Three whistleblowers split $4.475 million. The case stitched together the False Claims Act, the Anti-Kickback Statute, and the Food, Drug, and Cosmetic Act in a single coordinated resolution involving DOJ Civil Division, HHS-OIG, FDA’s Office of Criminal Investigations, and the U.S. Attorney’s Office for the Eastern District of Pennsylvania. That convergence — one company, three statutes, four agencies, three relators — is the template the new Strike Force model is built to replicate at higher velocity.

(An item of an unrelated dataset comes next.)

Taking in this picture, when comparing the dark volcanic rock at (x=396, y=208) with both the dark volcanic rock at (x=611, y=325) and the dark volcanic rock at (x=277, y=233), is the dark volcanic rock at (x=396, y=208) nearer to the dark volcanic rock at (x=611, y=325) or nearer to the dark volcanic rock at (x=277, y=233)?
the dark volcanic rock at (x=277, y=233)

What changes for device companies
A few practical implications worth thinking through. First, the era of “paper” compliance programs is functionally over. Barnes & Thornburg’s annual report flagged that prosecutors are now actively differentiating between compliance programs that exist on a shared drive and ones that operationally function — and that distinction now matters in charging decisions and settlement leverage. Second, private equity-owned device platforms are receiving heightened scrutiny under existing Anti-Kickback and Stark frameworks, particularly where roll-up economics create incentive structures that look like volume inducements. Third, qui tam relators won more healthcare cases without DOJ intervention in FY 2025 than with it — the first time that’s happened — which means even matters DOJ declines can still produce nine-figure recoveries.
The strategic takeaway is straightforward. The FDA-side regulatory burden has been the medtech industry’s dominant compliance focus for a generation. The DOJ-side enforcement burden has now caught up, and it’s arriving with better data infrastructure, more aggressive prosecutorial posture, and a whistleblower pipeline that filed at record volume last year. For device companies whose commercial models touch surgeon relationships, billing intermediaries, or Medicare/Medicaid reimbursement — which is most of them — the next 12 months are a moment to pressure-test compliance programs against the way enforcement is actually being run today, not the way it was five years ago.